**JOB**
Copy each of the following items word for word, keeping every line as it appears.

**EXERCISE INPUTS**
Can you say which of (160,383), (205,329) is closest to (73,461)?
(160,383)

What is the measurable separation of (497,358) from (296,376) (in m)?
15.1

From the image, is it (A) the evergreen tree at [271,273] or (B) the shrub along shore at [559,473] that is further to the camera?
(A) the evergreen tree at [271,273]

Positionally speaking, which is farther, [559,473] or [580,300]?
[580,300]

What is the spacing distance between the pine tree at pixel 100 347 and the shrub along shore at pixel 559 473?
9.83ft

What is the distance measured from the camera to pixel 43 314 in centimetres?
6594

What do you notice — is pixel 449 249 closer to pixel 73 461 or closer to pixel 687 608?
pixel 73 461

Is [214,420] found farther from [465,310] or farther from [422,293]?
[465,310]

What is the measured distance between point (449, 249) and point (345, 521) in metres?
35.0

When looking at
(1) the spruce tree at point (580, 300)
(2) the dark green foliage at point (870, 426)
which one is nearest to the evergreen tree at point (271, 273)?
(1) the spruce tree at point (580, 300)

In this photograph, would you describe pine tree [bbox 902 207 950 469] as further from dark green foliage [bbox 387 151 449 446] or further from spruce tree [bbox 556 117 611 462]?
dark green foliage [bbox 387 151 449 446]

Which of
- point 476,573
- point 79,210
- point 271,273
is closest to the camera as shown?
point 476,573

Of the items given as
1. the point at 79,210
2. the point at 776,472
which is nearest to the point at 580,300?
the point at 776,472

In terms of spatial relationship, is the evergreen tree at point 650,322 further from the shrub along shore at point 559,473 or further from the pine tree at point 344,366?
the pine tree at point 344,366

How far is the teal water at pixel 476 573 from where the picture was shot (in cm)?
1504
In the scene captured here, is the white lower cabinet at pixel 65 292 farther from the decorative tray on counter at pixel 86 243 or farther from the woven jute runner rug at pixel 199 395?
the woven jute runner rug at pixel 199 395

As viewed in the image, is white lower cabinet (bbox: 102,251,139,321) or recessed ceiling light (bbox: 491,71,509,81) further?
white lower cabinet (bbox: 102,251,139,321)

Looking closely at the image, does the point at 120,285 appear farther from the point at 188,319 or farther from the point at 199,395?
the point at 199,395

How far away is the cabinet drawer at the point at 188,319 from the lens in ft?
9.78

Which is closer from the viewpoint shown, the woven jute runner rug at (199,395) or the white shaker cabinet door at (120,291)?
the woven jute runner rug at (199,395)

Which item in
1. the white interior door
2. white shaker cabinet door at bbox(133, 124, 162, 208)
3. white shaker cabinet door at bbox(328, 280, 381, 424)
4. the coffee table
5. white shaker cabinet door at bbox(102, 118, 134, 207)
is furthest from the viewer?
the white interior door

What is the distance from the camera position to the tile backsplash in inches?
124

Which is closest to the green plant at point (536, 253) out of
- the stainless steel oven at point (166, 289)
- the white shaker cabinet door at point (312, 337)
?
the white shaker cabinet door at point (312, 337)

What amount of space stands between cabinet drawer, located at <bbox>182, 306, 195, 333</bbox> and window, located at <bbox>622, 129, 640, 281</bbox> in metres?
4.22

**CORRECT OUTPUT**
Can you say which of (160,383), (205,329) is closest to (73,461)?
(160,383)

What is the measurable separation of (497,358) from (296,376) (in m)?
15.1

From the image, is it (A) the evergreen tree at [271,273] or (B) the shrub along shore at [559,473] that is further to the camera?
(A) the evergreen tree at [271,273]

Positionally speaking, which is farther, [559,473] or [580,300]?
[580,300]

What is the spacing distance between the pine tree at pixel 100 347 and the shrub along shore at pixel 559 473?
9.83ft

What is the distance measured from the camera to pixel 43 314 in centimetres?
6594

What do you notice — is pixel 449 249 closer to pixel 73 461 or closer to pixel 687 608?
pixel 73 461

Is [214,420] found farther from [465,310] or farther from [422,293]?
[465,310]

What is the measured distance between point (449, 249) and point (345, 521) in metres?
35.0

When looking at
(1) the spruce tree at point (580, 300)
(2) the dark green foliage at point (870, 426)
which one is nearest to the evergreen tree at point (271, 273)?
(1) the spruce tree at point (580, 300)

In this photograph, would you describe pine tree [bbox 902 207 950 469] as further from dark green foliage [bbox 387 151 449 446] or further from spruce tree [bbox 556 117 611 462]?
dark green foliage [bbox 387 151 449 446]

Which of
- point 476,573
- point 79,210
- point 271,273
is closest to the camera as shown?
point 476,573

Of the items given as
1. the point at 79,210
2. the point at 776,472
which is nearest to the point at 580,300?
the point at 776,472

In terms of spatial relationship, is the evergreen tree at point 650,322 further from the shrub along shore at point 559,473 or further from the pine tree at point 344,366?
the pine tree at point 344,366

How far is the teal water at pixel 476 573 from where the picture was shot (in cm)?
1504
In the scene captured here, is the white lower cabinet at pixel 65 292 farther from the decorative tray on counter at pixel 86 243 or farther from the woven jute runner rug at pixel 199 395?
the woven jute runner rug at pixel 199 395

As viewed in the image, is white lower cabinet (bbox: 102,251,139,321) or recessed ceiling light (bbox: 491,71,509,81) further?
white lower cabinet (bbox: 102,251,139,321)

Looking closely at the image, does the point at 120,285 appear farther from the point at 188,319 or farther from the point at 199,395?
the point at 199,395

How far away is the cabinet drawer at the point at 188,319 from the lens in ft?
9.78

Which is closer from the viewpoint shown, the woven jute runner rug at (199,395) or the white shaker cabinet door at (120,291)?
the woven jute runner rug at (199,395)

Which item in
1. the white interior door
2. white shaker cabinet door at bbox(133, 124, 162, 208)
3. white shaker cabinet door at bbox(328, 280, 381, 424)
4. the coffee table
5. white shaker cabinet door at bbox(102, 118, 134, 207)
is furthest from the viewer?
the white interior door

What is the distance from the camera position to the tile backsplash in inches?
124

Which is closest to the green plant at point (536, 253) out of
- the stainless steel oven at point (166, 289)
- the white shaker cabinet door at point (312, 337)
?
the white shaker cabinet door at point (312, 337)

What amount of space stands between cabinet drawer, located at <bbox>182, 306, 195, 333</bbox> and window, located at <bbox>622, 129, 640, 281</bbox> in metres?
4.22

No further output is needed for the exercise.